Eine weitere Möglichkeit ist eine Insulinpumpe. Laut Deutscher Diabetes-Hilfe tragen mehr als 5.000 Kinder und Jugendliche in Deutschland mittlerweile eine. Der Vorteil: das Gerät ist klein (in etwa wie eine Streichholzschachtel) und gibt selbsttätig über den Tag verteilt Insulin ab. So müssen die kleinen Patienten nicht ans Spritzen denken und können essen, wann sie möchten. Manchmal hilft ein solches Gerät sogar, um den Nachwuchs zumindest für ein paar Stunden die Krankheit komplett vergessen zu lassen.
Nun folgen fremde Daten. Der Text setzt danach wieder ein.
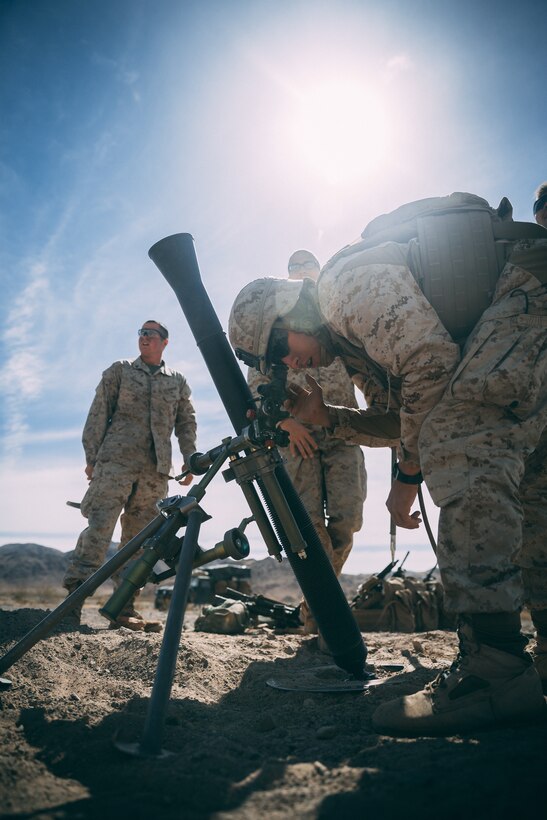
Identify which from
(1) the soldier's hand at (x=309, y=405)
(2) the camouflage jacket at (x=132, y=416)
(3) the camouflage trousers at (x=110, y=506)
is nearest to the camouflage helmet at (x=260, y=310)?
(1) the soldier's hand at (x=309, y=405)

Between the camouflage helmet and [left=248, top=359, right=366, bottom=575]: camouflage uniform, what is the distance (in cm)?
170

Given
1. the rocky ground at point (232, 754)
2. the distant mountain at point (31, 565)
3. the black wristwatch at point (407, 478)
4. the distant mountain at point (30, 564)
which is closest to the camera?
the rocky ground at point (232, 754)

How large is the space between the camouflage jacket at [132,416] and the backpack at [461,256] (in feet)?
13.2

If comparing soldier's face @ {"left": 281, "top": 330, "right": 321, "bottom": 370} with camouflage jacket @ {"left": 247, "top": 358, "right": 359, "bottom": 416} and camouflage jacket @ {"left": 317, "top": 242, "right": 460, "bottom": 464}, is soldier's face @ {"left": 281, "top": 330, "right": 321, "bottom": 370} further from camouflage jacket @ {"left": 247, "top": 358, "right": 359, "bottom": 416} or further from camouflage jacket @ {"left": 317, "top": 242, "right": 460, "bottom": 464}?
camouflage jacket @ {"left": 247, "top": 358, "right": 359, "bottom": 416}

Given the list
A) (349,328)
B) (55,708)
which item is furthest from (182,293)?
(55,708)

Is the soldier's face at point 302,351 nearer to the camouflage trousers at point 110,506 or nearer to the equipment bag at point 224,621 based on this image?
the camouflage trousers at point 110,506

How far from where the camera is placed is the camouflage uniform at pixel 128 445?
5.60 meters

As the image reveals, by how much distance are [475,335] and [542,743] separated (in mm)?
1468

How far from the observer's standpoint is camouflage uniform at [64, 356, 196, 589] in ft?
18.4

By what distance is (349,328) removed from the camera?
8.12 ft

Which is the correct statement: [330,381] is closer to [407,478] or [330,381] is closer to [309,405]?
[309,405]

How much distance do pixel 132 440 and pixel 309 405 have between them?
330 cm

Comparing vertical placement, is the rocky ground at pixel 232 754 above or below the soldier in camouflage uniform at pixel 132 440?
below

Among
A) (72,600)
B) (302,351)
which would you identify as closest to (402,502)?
(302,351)
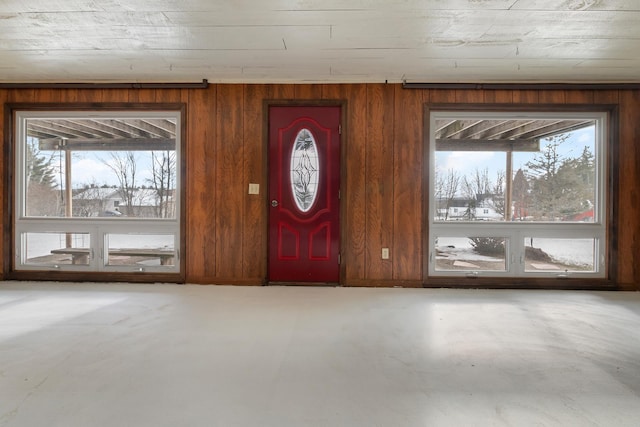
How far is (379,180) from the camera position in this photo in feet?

Allerdings muss die Pumpe regelmäßig darauf eingestellt werden, wie viel Insulin sie abgeben soll. Und bei Heranwachsenden, deren Körper sich noch entwickelt, kann sich die notwendige Menge verändern. Deshalb muss man auch mit Pumpe täglich mehrmals die Blutzuckerwerte bestimmen und penibel aufschreiben. Die gute Nachricht: Kinder entwickeln nur sehr selten Folgeerkrankungen. Dennoch sollte ein Arzt regelmäßig unter anderem die Blutwerte, die Nerven- und die Nierenfunktion kontrollieren und das Kind auf eventuelle Unverträglichkeiten (Gluten o. ä.) testen.
Mit der entsprechenden Therapie und regelmäßiger ärztlicher Kontrolle schränkt Diabetes ein Kind für gewöhnlich nicht in seiner Entwicklung ein. Gewicht, körperliche Leistungsfähigkeit und Entwicklung unterscheiden sich dann nicht von gesunden Kindern und Jugendlichen. Auch bei Schulausflügen oder Freizeitspaß mit den Freunden können junge Diabetiker dabei sein. (Fast) ganz normal eben.